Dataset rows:
· · · ·
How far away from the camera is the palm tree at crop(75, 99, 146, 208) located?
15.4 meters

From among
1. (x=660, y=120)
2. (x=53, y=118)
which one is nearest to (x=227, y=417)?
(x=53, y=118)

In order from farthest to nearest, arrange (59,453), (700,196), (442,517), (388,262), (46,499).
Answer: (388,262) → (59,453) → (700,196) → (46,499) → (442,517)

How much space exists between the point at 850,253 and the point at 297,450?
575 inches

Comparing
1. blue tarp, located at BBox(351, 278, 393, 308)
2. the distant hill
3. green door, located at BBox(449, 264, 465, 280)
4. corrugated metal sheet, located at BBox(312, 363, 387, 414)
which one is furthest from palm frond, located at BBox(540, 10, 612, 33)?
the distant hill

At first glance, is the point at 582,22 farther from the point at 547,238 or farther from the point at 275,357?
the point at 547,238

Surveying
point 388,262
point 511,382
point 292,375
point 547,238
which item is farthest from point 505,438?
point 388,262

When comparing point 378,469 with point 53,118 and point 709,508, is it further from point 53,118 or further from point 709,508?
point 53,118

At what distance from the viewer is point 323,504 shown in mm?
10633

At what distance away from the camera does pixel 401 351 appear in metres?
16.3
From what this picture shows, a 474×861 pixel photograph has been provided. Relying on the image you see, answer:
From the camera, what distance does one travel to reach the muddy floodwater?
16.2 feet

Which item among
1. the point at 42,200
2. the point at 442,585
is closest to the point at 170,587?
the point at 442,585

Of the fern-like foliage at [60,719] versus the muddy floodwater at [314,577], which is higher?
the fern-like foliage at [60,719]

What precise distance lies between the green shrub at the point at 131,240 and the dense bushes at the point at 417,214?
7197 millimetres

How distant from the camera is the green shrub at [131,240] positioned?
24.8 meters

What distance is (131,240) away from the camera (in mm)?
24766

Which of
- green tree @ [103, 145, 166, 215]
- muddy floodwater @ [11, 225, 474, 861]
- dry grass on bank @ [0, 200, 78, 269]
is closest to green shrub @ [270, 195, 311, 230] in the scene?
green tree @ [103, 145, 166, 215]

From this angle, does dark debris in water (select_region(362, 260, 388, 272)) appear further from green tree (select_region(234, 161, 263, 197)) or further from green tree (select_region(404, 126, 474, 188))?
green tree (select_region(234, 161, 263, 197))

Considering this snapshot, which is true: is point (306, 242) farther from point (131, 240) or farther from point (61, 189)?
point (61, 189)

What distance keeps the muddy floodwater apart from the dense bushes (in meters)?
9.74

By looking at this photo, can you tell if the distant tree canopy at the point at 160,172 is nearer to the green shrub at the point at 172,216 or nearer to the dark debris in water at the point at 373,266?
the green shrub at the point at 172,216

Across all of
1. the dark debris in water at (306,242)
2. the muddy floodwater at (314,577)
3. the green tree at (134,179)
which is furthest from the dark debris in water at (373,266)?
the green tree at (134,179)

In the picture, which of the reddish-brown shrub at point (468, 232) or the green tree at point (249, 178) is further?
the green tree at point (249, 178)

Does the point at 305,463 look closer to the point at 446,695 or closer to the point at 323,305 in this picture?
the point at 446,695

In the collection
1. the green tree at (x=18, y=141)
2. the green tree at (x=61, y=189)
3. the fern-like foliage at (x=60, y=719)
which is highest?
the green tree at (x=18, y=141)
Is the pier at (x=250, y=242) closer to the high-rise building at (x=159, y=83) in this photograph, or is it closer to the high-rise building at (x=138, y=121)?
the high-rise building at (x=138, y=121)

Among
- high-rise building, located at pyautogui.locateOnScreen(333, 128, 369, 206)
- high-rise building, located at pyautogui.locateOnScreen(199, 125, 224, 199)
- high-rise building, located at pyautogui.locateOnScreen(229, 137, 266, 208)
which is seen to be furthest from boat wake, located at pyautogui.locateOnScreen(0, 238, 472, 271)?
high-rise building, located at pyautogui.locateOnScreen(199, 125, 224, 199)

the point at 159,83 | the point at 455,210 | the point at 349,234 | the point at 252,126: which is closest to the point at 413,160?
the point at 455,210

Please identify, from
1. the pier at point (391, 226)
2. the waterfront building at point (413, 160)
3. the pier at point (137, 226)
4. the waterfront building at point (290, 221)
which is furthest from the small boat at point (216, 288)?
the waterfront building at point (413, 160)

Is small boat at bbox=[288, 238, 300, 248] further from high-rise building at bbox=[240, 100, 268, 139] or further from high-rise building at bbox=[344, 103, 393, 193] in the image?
· · · ·
> Exercise
Each of the records should be retyped exactly.

> Output below
How far away from the camera is the palm tree at crop(75, 99, 146, 208) located?
15.4 meters

From among
1. (x=660, y=120)
2. (x=53, y=118)
which one is nearest to (x=227, y=417)?
(x=53, y=118)

In order from farthest to nearest, arrange (59,453), (700,196), (442,517), (388,262), (46,499).
Answer: (388,262) → (59,453) → (700,196) → (46,499) → (442,517)

How much space exists between the point at 850,253 and the point at 297,450?
575 inches

Comparing
1. blue tarp, located at BBox(351, 278, 393, 308)
2. the distant hill
3. green door, located at BBox(449, 264, 465, 280)
4. corrugated metal sheet, located at BBox(312, 363, 387, 414)
which one is furthest from palm frond, located at BBox(540, 10, 612, 33)?
the distant hill

At first glance, is the point at 582,22 farther from the point at 547,238 or farther from the point at 275,357?
the point at 547,238

Surveying
point 388,262
point 511,382
point 292,375
point 547,238
which item is farthest from point 505,438?
point 388,262

When comparing point 378,469 with point 53,118 and point 709,508, is it further from point 53,118 or further from point 709,508?
point 53,118

At what distance from the viewer is point 323,504 shown in mm?
10633

At what distance away from the camera does pixel 401 351 appear in metres?
16.3
From what this picture shows, a 474×861 pixel photograph has been provided. Relying on the image you see, answer:
From the camera, what distance does one travel to reach the muddy floodwater?
16.2 feet

Which item among
1. the point at 42,200
2. the point at 442,585
is closest to the point at 170,587?
the point at 442,585

Of the fern-like foliage at [60,719] versus the muddy floodwater at [314,577], which is higher?
the fern-like foliage at [60,719]

What precise distance lies between the green shrub at the point at 131,240 and the dense bushes at the point at 417,214?
7197 millimetres

How distant from the camera is the green shrub at [131,240] positioned?
24.8 meters

What distance is (131,240) away from the camera (in mm)?
24766

Which of
- green tree @ [103, 145, 166, 215]
- muddy floodwater @ [11, 225, 474, 861]
- dry grass on bank @ [0, 200, 78, 269]
is closest to green shrub @ [270, 195, 311, 230] in the scene?
green tree @ [103, 145, 166, 215]

From this angle, does dark debris in water (select_region(362, 260, 388, 272)) appear further from green tree (select_region(234, 161, 263, 197)) or further from green tree (select_region(404, 126, 474, 188))?
green tree (select_region(234, 161, 263, 197))

Considering this snapshot, which is true: is point (306, 242) farther from point (131, 240) or farther from point (61, 189)?
point (61, 189)

What distance keeps the muddy floodwater apart from the dense bushes (in meters)?
9.74

By looking at this photo, can you tell if the distant tree canopy at the point at 160,172 is nearer to the green shrub at the point at 172,216 or nearer to the dark debris in water at the point at 373,266?
the green shrub at the point at 172,216

Across all of
1. the dark debris in water at (306,242)
2. the muddy floodwater at (314,577)
3. the green tree at (134,179)
which is furthest from the dark debris in water at (373,266)?
the green tree at (134,179)

In the picture, which of the reddish-brown shrub at point (468, 232) or the green tree at point (249, 178) is further?
the green tree at point (249, 178)

Does the point at 305,463 look closer to the point at 446,695 or closer to the point at 323,305 in this picture?
the point at 446,695

In the collection
1. the green tree at (x=18, y=141)
2. the green tree at (x=61, y=189)
3. the fern-like foliage at (x=60, y=719)
which is highest?
the green tree at (x=18, y=141)
Is the pier at (x=250, y=242) closer to the high-rise building at (x=159, y=83) in this photograph, or is it closer to the high-rise building at (x=138, y=121)?
the high-rise building at (x=138, y=121)

Among
- high-rise building, located at pyautogui.locateOnScreen(333, 128, 369, 206)
- high-rise building, located at pyautogui.locateOnScreen(199, 125, 224, 199)
- high-rise building, located at pyautogui.locateOnScreen(229, 137, 266, 208)
which is seen to be furthest from boat wake, located at pyautogui.locateOnScreen(0, 238, 472, 271)?
high-rise building, located at pyautogui.locateOnScreen(199, 125, 224, 199)

the point at 159,83 | the point at 455,210 | the point at 349,234 | the point at 252,126: which is closest to the point at 413,160?
the point at 455,210

Please identify, from
1. the pier at point (391, 226)
2. the waterfront building at point (413, 160)
3. the pier at point (137, 226)
4. the waterfront building at point (290, 221)
which is furthest from the small boat at point (216, 288)?
the waterfront building at point (413, 160)

Is small boat at bbox=[288, 238, 300, 248] further from high-rise building at bbox=[240, 100, 268, 139] or further from high-rise building at bbox=[344, 103, 393, 193] in the image?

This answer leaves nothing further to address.